PROBLEMS WITH CORD BLOOD DONATION
Whereas stem cell research leads to a fierce ethical debate, there are no such problems surrounding cord blood donation. If anything, the major concern is that very few donor programs exist. Co-relationally, the number of physicians who are geographically capable of participating in the programs is limited. A group of private cord-blood banks caters to families who want to store cord blood for their own children in case of future illness. These facilities charge fees to collect and store cord blood for a family’s exclusive use. There are pros and cons to this private use of cord blood, but this is ultimately a personal decision for families to make.
The use of umbilical cord blood raises two main ethical problems. First, the exact timing of the clamping has a significant impact on the neonate. Studies indicate that early clamping may cause an abrupt surge in arterial pressure, resulting in intraventricular haemorrhage. This is even more of a risk in premature babies. Second, there is a risk that the infant donor will develop a need for his or her own cord blood later in life. If that child was a donor and this later need arises, he or she might be without blood, when he or she could have had his or her own blood stored.
The first issue is easily addressed. To avoid health risks, normal clamping protocol should be followed and not altered in such a way that might endanger the infant. Additionally, parents of the infant must be fully informed of the risks of the donation and written consent should be obtained from them.

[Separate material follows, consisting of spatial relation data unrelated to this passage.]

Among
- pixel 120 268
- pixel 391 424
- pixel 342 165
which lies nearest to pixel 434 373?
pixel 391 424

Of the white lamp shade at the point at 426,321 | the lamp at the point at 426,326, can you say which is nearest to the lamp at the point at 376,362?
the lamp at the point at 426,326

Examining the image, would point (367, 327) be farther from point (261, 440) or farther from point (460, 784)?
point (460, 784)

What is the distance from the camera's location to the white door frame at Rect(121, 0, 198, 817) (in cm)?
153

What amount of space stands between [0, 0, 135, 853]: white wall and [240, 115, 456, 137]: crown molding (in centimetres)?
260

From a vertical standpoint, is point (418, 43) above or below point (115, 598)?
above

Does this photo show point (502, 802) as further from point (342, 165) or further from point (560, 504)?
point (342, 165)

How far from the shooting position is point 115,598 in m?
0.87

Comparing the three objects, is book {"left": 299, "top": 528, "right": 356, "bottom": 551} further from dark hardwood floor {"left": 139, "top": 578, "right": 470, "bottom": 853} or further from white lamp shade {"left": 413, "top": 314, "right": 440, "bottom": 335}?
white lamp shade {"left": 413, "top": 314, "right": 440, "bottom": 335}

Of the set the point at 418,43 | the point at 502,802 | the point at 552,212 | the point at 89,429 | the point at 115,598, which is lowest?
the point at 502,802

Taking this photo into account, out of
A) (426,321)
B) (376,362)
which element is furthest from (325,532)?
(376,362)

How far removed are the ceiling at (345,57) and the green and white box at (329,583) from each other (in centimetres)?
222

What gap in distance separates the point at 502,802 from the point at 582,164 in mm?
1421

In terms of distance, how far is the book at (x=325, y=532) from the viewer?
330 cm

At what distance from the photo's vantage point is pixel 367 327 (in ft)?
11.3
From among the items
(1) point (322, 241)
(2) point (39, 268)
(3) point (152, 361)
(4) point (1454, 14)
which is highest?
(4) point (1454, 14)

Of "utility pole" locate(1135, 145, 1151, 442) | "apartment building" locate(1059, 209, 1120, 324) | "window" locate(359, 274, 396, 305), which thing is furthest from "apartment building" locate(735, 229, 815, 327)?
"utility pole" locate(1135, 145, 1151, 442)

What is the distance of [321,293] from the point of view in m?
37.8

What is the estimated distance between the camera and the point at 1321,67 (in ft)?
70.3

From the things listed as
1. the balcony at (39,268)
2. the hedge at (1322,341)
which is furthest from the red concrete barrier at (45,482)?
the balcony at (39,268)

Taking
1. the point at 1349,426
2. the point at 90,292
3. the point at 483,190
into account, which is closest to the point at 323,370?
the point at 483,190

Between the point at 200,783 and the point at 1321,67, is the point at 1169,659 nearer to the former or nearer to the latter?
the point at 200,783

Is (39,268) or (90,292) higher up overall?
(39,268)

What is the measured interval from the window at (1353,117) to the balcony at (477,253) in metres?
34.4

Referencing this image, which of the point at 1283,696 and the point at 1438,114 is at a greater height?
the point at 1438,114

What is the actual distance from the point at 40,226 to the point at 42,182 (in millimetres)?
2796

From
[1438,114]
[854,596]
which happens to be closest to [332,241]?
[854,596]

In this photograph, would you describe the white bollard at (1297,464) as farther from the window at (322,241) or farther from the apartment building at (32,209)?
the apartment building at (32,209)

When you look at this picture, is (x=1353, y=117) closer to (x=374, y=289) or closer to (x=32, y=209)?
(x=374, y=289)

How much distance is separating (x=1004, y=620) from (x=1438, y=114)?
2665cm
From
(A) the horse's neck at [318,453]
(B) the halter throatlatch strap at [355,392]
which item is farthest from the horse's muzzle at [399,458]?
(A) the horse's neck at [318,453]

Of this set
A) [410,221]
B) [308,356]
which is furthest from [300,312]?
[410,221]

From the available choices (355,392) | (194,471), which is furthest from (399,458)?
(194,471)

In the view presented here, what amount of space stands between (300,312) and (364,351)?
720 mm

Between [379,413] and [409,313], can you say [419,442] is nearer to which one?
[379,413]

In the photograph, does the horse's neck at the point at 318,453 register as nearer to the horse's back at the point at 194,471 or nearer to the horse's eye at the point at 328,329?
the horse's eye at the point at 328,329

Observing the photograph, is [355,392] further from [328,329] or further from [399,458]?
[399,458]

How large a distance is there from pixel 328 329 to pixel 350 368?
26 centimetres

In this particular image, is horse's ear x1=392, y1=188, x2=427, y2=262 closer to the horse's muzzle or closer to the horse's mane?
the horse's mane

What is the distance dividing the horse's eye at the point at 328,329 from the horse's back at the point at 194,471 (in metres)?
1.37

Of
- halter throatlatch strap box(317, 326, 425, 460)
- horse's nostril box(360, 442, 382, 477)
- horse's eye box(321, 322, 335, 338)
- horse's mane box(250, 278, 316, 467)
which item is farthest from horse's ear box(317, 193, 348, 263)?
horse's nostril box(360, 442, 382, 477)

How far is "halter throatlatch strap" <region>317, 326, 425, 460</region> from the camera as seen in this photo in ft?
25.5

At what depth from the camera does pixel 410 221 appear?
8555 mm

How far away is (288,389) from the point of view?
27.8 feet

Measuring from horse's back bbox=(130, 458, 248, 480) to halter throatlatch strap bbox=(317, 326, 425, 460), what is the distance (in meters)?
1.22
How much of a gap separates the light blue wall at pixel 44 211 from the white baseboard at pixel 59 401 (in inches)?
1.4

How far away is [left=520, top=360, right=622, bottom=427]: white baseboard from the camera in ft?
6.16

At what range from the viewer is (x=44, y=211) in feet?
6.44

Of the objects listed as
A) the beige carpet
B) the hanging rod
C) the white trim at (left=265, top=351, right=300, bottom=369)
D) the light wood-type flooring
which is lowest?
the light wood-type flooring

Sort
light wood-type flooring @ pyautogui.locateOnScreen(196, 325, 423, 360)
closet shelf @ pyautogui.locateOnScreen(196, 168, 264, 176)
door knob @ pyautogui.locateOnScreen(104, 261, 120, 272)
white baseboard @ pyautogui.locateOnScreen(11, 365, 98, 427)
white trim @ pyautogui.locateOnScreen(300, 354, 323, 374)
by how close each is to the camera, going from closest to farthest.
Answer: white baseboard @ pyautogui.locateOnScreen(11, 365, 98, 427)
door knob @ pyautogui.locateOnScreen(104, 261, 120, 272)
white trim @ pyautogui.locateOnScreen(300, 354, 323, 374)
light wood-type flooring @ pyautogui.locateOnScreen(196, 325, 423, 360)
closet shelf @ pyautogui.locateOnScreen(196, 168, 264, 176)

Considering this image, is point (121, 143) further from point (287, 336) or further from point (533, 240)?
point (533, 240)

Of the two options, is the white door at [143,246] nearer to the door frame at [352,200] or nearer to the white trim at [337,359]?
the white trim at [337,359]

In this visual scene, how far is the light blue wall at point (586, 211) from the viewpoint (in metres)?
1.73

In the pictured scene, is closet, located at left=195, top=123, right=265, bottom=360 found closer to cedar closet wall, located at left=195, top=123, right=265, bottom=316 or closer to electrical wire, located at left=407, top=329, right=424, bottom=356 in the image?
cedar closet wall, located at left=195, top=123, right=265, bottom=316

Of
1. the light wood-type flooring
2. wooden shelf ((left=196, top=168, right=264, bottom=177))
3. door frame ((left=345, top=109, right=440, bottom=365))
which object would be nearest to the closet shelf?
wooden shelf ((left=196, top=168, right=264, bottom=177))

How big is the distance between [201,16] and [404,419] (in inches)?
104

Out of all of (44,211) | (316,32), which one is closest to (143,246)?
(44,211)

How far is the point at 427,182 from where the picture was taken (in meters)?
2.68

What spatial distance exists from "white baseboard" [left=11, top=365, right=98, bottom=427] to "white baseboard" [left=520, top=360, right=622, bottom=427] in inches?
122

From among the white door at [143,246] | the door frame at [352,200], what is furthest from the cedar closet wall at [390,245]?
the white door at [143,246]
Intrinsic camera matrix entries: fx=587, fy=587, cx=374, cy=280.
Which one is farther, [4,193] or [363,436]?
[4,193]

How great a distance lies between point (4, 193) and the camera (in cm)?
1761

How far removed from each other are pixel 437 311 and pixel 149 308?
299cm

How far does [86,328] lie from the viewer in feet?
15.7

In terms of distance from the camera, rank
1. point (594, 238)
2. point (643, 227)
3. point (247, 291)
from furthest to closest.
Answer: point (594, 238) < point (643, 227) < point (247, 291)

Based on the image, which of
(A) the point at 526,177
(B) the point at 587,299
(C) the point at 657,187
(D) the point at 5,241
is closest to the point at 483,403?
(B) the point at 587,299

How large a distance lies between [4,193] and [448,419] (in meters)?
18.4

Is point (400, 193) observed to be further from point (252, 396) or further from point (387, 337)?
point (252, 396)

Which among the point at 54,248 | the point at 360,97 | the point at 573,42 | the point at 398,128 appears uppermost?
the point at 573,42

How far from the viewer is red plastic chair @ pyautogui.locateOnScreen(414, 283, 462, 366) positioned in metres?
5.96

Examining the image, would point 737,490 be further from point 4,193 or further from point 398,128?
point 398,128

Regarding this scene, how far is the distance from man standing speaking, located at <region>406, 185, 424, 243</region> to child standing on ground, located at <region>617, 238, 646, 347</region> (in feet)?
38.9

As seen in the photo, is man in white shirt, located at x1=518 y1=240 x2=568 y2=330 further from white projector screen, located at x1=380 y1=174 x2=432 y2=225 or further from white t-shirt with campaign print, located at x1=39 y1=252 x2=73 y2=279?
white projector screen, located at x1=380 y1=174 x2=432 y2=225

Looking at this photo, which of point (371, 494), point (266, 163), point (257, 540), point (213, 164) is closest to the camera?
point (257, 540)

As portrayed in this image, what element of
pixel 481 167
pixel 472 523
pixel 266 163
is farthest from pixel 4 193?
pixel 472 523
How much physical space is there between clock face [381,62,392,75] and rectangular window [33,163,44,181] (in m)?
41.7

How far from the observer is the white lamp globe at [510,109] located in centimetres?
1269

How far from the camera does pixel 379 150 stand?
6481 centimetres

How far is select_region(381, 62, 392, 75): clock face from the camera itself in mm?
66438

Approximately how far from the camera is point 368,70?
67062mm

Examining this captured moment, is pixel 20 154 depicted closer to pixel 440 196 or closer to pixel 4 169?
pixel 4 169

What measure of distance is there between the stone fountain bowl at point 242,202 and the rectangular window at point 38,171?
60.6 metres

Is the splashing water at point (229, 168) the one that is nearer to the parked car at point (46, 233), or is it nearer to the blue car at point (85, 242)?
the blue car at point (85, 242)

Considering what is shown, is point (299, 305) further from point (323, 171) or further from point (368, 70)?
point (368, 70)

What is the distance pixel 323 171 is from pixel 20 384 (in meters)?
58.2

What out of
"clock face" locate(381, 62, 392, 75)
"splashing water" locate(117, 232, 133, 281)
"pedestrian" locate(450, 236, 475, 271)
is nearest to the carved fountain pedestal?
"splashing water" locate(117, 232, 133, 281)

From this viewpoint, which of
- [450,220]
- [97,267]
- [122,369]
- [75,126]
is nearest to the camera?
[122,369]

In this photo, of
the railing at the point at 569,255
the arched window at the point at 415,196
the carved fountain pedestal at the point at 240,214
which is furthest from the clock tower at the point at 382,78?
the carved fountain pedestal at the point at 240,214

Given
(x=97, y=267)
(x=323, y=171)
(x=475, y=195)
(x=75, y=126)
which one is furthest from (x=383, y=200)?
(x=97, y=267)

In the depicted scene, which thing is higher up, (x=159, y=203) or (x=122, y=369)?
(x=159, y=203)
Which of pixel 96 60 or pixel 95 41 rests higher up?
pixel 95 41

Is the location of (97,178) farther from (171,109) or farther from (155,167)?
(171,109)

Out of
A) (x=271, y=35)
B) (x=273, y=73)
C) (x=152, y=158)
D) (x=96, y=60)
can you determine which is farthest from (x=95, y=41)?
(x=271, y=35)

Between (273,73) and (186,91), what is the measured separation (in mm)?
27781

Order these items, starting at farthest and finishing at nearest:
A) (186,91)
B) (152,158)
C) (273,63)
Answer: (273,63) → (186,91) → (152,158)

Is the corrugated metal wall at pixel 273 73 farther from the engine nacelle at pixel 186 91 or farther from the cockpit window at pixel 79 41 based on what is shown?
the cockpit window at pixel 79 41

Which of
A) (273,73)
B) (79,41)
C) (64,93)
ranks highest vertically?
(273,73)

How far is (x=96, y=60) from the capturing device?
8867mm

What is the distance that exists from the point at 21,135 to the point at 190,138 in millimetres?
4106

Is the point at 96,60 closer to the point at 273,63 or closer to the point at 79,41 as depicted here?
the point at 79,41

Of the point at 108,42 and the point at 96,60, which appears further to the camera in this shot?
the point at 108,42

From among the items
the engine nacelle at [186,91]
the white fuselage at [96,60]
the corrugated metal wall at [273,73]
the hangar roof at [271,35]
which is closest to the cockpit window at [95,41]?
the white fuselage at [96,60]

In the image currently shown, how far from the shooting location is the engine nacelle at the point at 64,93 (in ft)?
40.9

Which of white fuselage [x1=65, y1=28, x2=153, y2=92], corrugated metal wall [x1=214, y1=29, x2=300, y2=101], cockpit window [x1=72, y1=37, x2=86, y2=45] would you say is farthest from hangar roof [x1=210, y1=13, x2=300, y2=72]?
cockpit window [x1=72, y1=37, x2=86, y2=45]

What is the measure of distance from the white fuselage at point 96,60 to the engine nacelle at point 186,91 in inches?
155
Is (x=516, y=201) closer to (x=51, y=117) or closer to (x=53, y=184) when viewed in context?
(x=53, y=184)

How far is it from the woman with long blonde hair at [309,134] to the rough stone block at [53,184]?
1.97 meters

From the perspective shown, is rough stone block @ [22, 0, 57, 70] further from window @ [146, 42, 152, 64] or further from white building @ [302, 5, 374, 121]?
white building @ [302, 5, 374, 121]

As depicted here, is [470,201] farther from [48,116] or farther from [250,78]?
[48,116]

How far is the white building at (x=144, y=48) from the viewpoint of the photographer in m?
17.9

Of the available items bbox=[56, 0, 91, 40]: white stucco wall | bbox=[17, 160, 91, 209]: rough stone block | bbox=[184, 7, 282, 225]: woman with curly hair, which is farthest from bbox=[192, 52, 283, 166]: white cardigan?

The second concern, that the child may need the blood later in life, is more complex. The possibility that an infant donor would be in need of his or her own umbilical cord blood is highly unlikely. There are a number of reasons why the infant may not need the blood later. The diseases that are treated by bone marrow transplantation are not common, and there may be other treatment alternatives available, particularly in the future when the illness would occur. Additionally, the demand for foetal umbilical cord blood will increase as it becomes medically certain that the blood may be used in persons unrelated to the donor. This situation will reduce the need to store a particular infant’s blood since umbilical cord blood from other donors would be available. If the blood is sufficient for use in unrelated individuals, then the donor may obtain the cord blood from another donor later in life, making the need to store his or her own blood unnecessary. These original donors, however, should be given priority in receipt of such blood if they need a donation later in life.
For all of these reasons, it would generally not be unethical to use the cord blood. However, if the child-donor is known to be at risk for an illness that is treated by bone marrow donation, the child should not be used as a donor, and his or her blood should be stored for future use.